__Quoted passage__:
----------

What is a Database NULL Value?

Null and unknown values

What is a Null Value?

In databases a common issue is what value or placeholder do you use to represent a missing values.   In SQL, this is solved with null.  It is used to signify missing or unknown values.  The keyword NULL is used to indicate these values.  NULL really isn’t a specific value as much as it is an indicator.  Don’t think of NULL as similar to zero or blank, it isn’t the same.  Zero (0) and blanks “ “, are values.

In most of our beginning lessons we’ve assumed all tables contained data; however, SQL treats missing values differently.  It is important to understand how missing values are used and their effect on queries and calculations.

Database Tables and Values

In many situations every row and column will contain data, but there cases where it makes sense for some columns to not contain a value.

Customer 

CustomerID Name City State Age Sex
2 Bob Peterson New York NY 55 M
3 Sue Linkle Omaha NE F
4 Chris Green MI
5 Lori Otterman Oslo
6 Acme Plumbing Austin TX

 

Consider the above Customer table.  Several columns contain missing or unknown values.  Reasons why this can happen include a value is:

  • missing – Perhaps a customer, such as Sue, doesn’t divulge her age to your customer service representative.
  • unknown – An employee’s termination date is usually some event in the unforeseen future.
  • doesn’t apply – If the customer is a business, then Sex doesn’t apply.

You could argue that for text values you could use blanks, such as one space ‘ ‘, or even an empty value, which is two single quotes ‘’ to represent a missing value.  Yet this strategy doesn’t work well for numbers or dates.  If the customer’s age is unknown, what numeric value would you use?  Would it make sense to use zero or a negative number?

I think doing that causes more confusion and would make it very easy to skew results.  For instance, if you were going to calculate the average age of your female customers, the zeros, the ones you were using to represent missing values, would cause the actual average age to be lower than you would expect.

SQL reserves the NULL keyword to denote an unknown or missing value.  In SQL NULL’s are treated differently than values.  Special consideration is required when comparing null value or using them in expressions.

NULL Value in Comparisons:

When it isn’t possible to specially code your data using “N/A” you can use the special keyword NULL to denote a missing value.  NULL is tricky.  NULL isn’t a value in the normal sense.  For instance no two NULL are equal to each other.  Surprisingly NULL = NULL is FALSE!

SQL covers this dilemma though.  You can use the IS NULL and IS NOT NULL comparisons to test for NULL values.

For example, the following query from the AdventureWorks2012 database

SELECT ProductID,
       Name,
       Color
  FROM Production.Product
 WHERE Color IS NULL

will return all products whose color is missing; whereas

SELECT ProductID,
       Name,
       Color
  FROM Production.Product
 WHERE Color IS NOT NULL

will return all products having a color value.

----------

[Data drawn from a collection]

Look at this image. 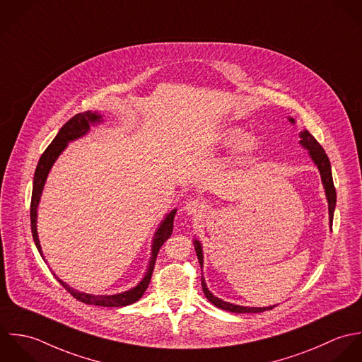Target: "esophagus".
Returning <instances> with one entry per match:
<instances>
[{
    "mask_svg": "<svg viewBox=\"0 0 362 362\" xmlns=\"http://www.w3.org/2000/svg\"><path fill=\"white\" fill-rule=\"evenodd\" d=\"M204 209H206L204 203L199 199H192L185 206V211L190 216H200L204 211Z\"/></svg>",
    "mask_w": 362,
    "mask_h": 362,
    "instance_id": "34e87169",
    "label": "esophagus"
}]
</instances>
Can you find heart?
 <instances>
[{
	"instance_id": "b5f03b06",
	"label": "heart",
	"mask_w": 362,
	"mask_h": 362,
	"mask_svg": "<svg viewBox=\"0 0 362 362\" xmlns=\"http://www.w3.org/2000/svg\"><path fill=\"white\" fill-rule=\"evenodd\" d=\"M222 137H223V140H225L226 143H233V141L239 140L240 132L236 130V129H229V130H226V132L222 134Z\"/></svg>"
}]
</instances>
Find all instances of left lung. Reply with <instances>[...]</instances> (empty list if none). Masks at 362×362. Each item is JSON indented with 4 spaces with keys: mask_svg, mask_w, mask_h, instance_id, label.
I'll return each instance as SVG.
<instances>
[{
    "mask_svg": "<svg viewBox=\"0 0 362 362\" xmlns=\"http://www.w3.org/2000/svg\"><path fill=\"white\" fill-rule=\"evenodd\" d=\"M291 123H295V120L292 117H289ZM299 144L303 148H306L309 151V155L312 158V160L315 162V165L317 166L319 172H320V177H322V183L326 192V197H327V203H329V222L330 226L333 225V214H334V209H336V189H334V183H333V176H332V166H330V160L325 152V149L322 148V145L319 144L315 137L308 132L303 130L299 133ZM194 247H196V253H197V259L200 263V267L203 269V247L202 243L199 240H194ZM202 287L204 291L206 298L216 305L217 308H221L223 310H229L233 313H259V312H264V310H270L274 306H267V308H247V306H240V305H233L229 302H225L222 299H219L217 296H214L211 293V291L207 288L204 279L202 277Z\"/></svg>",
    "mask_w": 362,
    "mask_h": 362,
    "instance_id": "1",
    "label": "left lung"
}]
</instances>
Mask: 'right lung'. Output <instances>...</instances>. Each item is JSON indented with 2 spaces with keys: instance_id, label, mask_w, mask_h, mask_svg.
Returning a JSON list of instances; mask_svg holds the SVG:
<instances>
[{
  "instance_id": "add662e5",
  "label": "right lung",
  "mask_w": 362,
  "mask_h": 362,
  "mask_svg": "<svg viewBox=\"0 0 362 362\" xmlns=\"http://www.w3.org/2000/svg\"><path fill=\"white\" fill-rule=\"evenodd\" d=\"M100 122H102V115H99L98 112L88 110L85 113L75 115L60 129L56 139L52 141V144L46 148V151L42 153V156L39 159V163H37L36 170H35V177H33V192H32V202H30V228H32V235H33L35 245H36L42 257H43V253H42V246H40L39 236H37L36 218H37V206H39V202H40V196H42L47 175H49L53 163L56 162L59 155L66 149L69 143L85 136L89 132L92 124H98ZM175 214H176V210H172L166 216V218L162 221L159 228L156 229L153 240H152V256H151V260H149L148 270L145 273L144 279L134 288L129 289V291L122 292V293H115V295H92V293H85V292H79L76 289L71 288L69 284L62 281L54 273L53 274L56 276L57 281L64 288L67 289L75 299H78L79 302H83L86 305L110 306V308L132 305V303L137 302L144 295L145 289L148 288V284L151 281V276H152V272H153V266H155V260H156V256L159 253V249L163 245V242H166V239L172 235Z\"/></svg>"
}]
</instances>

----------

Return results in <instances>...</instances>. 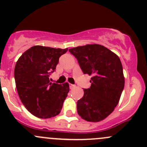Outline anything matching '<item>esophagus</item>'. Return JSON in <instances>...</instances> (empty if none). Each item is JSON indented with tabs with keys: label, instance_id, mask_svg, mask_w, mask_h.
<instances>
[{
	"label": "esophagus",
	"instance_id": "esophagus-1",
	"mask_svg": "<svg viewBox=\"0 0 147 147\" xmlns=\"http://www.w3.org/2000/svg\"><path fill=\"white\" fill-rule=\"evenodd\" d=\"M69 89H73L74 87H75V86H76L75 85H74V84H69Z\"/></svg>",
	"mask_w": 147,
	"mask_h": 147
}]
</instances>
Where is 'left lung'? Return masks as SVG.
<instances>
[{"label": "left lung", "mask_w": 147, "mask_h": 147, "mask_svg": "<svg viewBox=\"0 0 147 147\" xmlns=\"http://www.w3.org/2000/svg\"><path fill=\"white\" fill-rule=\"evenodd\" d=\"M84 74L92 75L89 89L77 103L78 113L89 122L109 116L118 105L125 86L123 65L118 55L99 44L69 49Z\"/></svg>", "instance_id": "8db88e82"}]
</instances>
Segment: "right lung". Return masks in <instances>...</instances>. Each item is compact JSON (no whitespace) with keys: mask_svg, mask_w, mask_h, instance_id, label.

----------

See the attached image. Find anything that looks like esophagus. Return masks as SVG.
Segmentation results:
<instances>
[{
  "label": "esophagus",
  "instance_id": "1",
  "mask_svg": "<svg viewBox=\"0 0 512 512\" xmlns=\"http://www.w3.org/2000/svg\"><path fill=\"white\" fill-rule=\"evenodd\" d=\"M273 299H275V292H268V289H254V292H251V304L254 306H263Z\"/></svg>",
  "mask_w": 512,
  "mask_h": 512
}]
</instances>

----------

__To be done__:
Decide whether each statement agrees with the NULL value lesson above, answering yes or no and quoting the deciding words of the lesson. (a) NULL is the same as zero or a blank. (b) Comparing NULL = NULL gives FALSE. (c) The query with WHERE Color IS NOT NULL returns products whose color is missing.

__Response for this exercise__:
(a) No: "Don’t think of NULL as similar to zero or blank, it isn’t the same."
(b) Yes: "Surprisingly NULL = NULL is FALSE!"
(c) No: "will return all products having a color value."